After following the course of the river for about half a mile I made towards the track and found it without difficulty, but I saw no sign of our baggage-train. However, one of our boys trotted up a few minutes later, and then I learned that the camels were some way behind. In fact, an hour and a half passed before they overtook me. When the others came up, I learned that they had supposed me to be lost and had scoured the country in all directions, and that the whole party had been detained till all the searchers were called in. I was intensely annoyed to find that I had been the cause of the needless delay.

We lunched beside another muddy pool in the course of the Rahad, and then moved forward to our camping-ground for the night, which was called Mesr-el-Ashir.

During the journey we had noticed that our escort were driving two sheep. We made inquiry about them, and were told that they had been purchased by the Greek guide on the previous day. We had a very strong suspicion that they were the animals which the Sheikhs had promised us at Hadeiba, and that the subtle Hellene had benefited by the gift. One of the sheep was killed in the evening, and we received “a present” of a leg, some chops, and a couple of kidneys. The meat was excellent.

Our route now left the course of the Rahad, and we turned eastward towards Gedaref.

Our beds were spread in the open again. Orion was straight above me as I lay, before falling asleep, and Sirius nearer to the southern horizon. I looked for the constellation and the star each night when I turned in, and had a sense of being in the presence of old friends while I gazed at them.

On the following morning, December 15, I again changed my mount for the better, and rode a smoothly trotting camel at last. Our day’s journey was a short one, and brought us to the last watering-place which a traveller on this road reaches before the wells of Fau.
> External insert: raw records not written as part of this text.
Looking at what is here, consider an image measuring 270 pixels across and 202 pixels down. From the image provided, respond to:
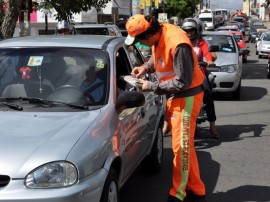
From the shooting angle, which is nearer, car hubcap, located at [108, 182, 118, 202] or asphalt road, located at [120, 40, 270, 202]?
car hubcap, located at [108, 182, 118, 202]

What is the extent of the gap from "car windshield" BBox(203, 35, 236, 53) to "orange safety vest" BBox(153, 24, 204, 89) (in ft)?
29.7

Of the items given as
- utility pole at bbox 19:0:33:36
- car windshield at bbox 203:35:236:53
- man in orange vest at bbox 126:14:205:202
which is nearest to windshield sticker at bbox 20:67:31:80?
man in orange vest at bbox 126:14:205:202

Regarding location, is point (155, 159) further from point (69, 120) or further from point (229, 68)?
point (229, 68)

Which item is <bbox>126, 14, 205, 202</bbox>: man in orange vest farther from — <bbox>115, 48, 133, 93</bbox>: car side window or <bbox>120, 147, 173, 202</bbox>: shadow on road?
<bbox>120, 147, 173, 202</bbox>: shadow on road

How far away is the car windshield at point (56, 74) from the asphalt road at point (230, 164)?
1339mm

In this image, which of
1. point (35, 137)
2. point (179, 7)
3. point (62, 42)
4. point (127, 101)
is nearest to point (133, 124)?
point (127, 101)

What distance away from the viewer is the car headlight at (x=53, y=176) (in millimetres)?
3287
On the way my companions shot a couple of guinea-fowl, and we were glad to see them at dinner-time.

We camped at night close to a long range of hills of a granite formation called Gebal Arang. They rise to a height of three hundred or four hundred feet, and make a striking change in the landscape as one approaches them. I knew that our Berbereen boys had never seen such high ground, and watched them to observe what impression it made upon them. It made none. They are an apathetic race, philosophers of the nil admirari school by temperament.